Many seniors move to Florida to enjoy their retirement in the Sunshine State. They plan to spend their golden years doing the things they love in warm weather and avoiding snow and frigid temperatures. While the sunshine is enjoyable for people of all ages and beneficial in moderation, it can be especially dangerous on aging skin and, in Florida especially, should be monitored carefully with home health care. Sunrays encourage vitamin D production within the body which helps with calcium absorption for stronger bones and teeth and vitamin D deficiency is now linked with many diseases including breast and colon cancers, heart disease, depression and weight gain. Vitamin D can also be obtained through your diet or by adding a supplement to your daily routine.
Ten minutes of direct sunlight each day will help seniors to maintain a healthy vitamin D level, but on the hottest Florida days, ten minutes can be a lot of heat for the elderly. Since all skin is different and each person reacts to sun differently, here are some tips to keep in mind for enjoying the sun safely with appropriate home health care.
Home Health Care Tips for Safety in the Sun
Be prepared. When spending time outside, especially in the summer months, apply sunscreen 20 – 30 minutes before heading out and bring a small bottle with you to reapply if you plan to stay outside for an extended amount of time.
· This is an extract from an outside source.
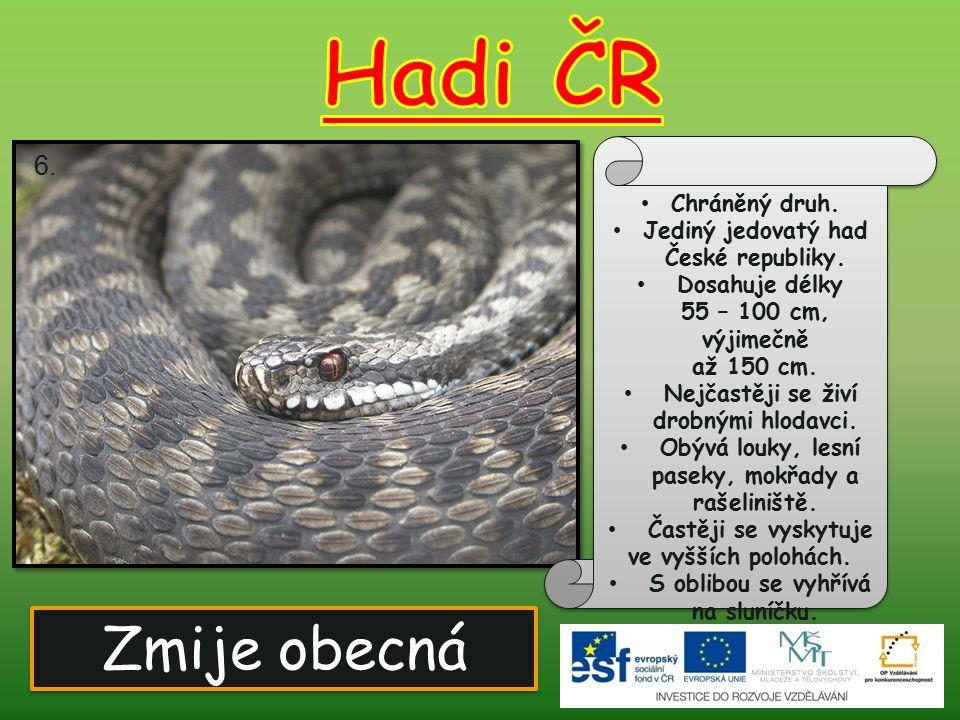 Hadi ČR Zmije obecná 6. Chráněný druh.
Be sure to cover your ears, neck and forehead with sunscreen as they are exposed to the sun from many angles. Wear a wide-brimmed hat to keep the sun from directly hitting your face.
Rest. Whether you are out on a patio, at the beach or on a golf course, find shade and take a seat when necessary. Umbrellas are helpful for avoiding direct sunlight, but if you begin to feel overheated, head to an air-conditioned room and take a break until you feel well again.
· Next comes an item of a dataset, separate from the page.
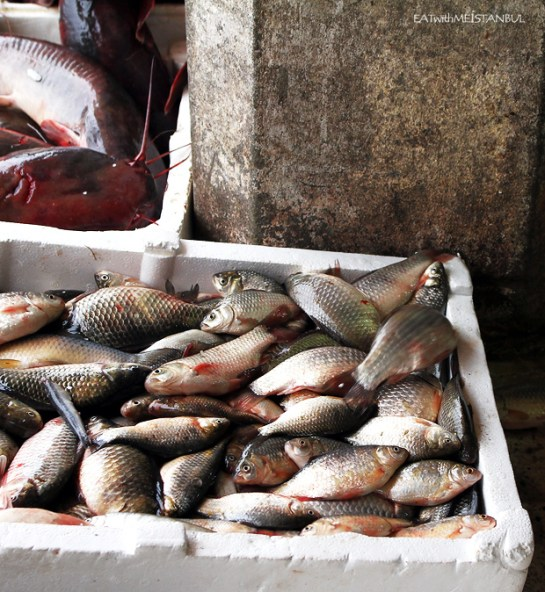 fish-market-1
Stay hydrated. Drink plenty of water throughout the day. Caffeine dehydrates the body so be sure to take in some water after your morning coffee and often during the day. As your body temperature rises, you perspire to keep your body temperature down naturally, but in the process you can lose precious fluids. Avoid dehydration by keeping track of how much water you have had through the day. Ask your home health care giver to help you monitor your water intake by starting every day with at least one glass of water before you leave the house.
Change plans when necessary. When it becomes uncomfortably hot to leave the house for even a short amount of time, change your outdoor plans to another day when you can better enjoy them. Invite friends over to play cards inside, catch up on some reading you’ve been meaning to get to, or watch a movie that you’ve been wanting to see.